Gardeners should plant red horse chestnut trees, Aesculus x carnea, in areas of the landscape where they receive full sun to light shade. The tree is best suited for areas away from pets and children due to its poisonous nuts and away from streets, sidewalks and outdoor dining areas due to the litter caused by the large nut husks that drop from the tree. The tree is hardy in zones five through eight.
The tree grows a deep taproot as it ages, which makes it difficult to transplant, so landscapers should plant young trees. The tree prefers slightly acidic, well-draining soil. Weekly watering and more frequent watering during extreme heat provide the moist soil that the tree thrives in. Insufficient watering can result in leaves with brown edges.
Though more disease-resistant than the common horse chestnut, this hybrid is susceptible to leaf blotch and powdery mildew.
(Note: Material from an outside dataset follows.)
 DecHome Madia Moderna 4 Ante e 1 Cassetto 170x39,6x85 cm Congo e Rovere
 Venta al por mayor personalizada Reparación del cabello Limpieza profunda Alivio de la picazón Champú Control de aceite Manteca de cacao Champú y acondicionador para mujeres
Gardeners should also look for signs of pests, such as bagworms, Japanese beetles and borers, which may feed on the tree.
Red horse chestnut is a hybrid cross between Aesculus hippocastanum, the common horse chestnut, and Aesculus pavia, the red buckeye. The slow-growing tree grows in a rounded shape and reaches 35 feet tall by 35 feet wide. The tree produces large, dark green deciduous leaves and red flowers in the spring.